* Document segment:
::::::::::
The cryptocurrency market over the past week exhibited contradictory dynamics between surface-level technical movements and underlying structural capital flows. Although Bitcoin experienced a recovery to the psychological level of $80,000, this upward movement was officially categorized as a Rally Without Conviction. Market psychology indicators shifted from neutral territory directly to 39 (Fear), confirming deep-seated doubts among retail market participants. This weakness was validated by the collapse of liquidity in the global spot market, which lost $170 billion in market capitalization within seven days, closing at the weekly low of $2.56 trillion. The primary driver of this correction was massive distribution activity by institutions through Spot ETFs, which recorded a weekly outflow accumulation of -$1.19 billion, underscoring the selling into strength phenomenon where large capital takes advantage of price increases to exit positions. Conversely, the derivatives market was in an over-leveraged saturation condition with Open Interest in Perpetuals contracts approaching $500 billion amid declining trading volume. This positioned the market structure at very high volatility risk and vulnerability to forced position liquidation cascades.

Current conditions based on the Fear & Greed Index stand at level 39 (Fear). This figure represents a significant decline compared to last week (52/Neutral) and last month (57/Neutral). The market has officially shifted from a neutral consolidation phase to a defensive/anxious phase. The price increase to the $80,000 area was not accompanied by sentiment recovery, confirming the occurrence of a negative divergence where the rally occurred without strong psychological conviction from market participants.
Current sentiment is moving away from neutral territory and beginning to approach the lower psychological threshold boundary, although it remains relatively safe from the extreme low level that briefly touched 5 (Extreme Fear) last February. The continuous decline in the index over the past 30 days confirms the selling into strength activity or silent distribution by institutions while retail market participants experience doubt.
::::::::::
* Portion of a data file:
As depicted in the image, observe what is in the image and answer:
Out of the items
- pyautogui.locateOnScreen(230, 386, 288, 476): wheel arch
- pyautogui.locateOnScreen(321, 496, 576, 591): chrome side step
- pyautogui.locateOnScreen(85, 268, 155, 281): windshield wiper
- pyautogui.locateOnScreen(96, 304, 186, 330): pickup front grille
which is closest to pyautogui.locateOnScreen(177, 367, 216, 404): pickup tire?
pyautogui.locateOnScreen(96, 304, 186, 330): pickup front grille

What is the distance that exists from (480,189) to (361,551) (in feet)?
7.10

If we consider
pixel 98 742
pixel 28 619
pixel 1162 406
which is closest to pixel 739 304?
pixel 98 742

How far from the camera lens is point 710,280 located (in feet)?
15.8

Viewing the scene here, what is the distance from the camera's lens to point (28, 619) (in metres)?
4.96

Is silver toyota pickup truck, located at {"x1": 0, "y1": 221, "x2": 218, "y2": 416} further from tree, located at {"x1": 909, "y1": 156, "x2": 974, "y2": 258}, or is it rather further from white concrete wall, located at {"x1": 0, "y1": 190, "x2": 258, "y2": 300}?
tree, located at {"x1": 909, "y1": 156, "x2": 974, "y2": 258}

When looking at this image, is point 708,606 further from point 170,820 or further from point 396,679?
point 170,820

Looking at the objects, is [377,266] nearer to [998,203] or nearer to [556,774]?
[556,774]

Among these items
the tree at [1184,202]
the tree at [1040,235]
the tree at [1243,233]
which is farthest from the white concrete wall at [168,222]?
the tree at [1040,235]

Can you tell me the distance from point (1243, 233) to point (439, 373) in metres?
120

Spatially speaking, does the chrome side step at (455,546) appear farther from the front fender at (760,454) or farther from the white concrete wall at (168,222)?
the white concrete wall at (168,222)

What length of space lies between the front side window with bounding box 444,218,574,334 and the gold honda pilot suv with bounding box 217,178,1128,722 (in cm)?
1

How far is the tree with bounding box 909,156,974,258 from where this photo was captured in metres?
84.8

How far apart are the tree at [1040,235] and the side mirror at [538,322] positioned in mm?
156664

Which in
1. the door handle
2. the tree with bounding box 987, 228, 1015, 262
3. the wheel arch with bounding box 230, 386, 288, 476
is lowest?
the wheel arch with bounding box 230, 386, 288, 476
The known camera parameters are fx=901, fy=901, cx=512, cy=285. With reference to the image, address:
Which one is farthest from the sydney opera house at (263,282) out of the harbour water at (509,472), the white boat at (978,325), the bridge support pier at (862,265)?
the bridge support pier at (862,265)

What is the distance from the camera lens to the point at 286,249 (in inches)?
::::::::::
* Exercises to complete:
**A)** Reproduce the crypto market report word for word, starting at "Current conditions based" and ending at "from market participants.".
**B)** Answer these questions from the crypto market report:
(i) How much market capitalization did the global spot market lose within seven days?
(ii) What was the Fear & Greed Index reading last week?
(iii) What level did the index briefly touch last February?
**C)** Summarize the crypto market report in two sentences.
The material plays no part in what is asked here.

* Expected outputs:
**A)**
Current conditions based on the Fear & Greed Index stand at level 39 (Fear). This figure represents a significant decline compared to last week (52/Neutral) and last month (57/Neutral). The market has officially shifted from a neutral consolidation phase to a defensive/anxious phase. The price increase to the $80,000 area was not accompanied by sentiment recovery, confirming the occurrence of a negative divergence where the rally occurred without strong psychological conviction from market participants.

**B)**
(i) $170 billion.
(ii) 52 (Neutral).
(iii) 5 (Extreme Fear).

**C)** Bitcoin recovered to $80,000, but the move was categorized as a rally without conviction, with the Fear & Greed Index falling to 39 (Fear) from 52 last week and 57 last month. Spot ETFs recorded weekly outflows of -$1.19 billion and the global spot market lost $170 billion in capitalization, while Open Interest in perpetuals approaching $500 billion left the market at very high volatility risk.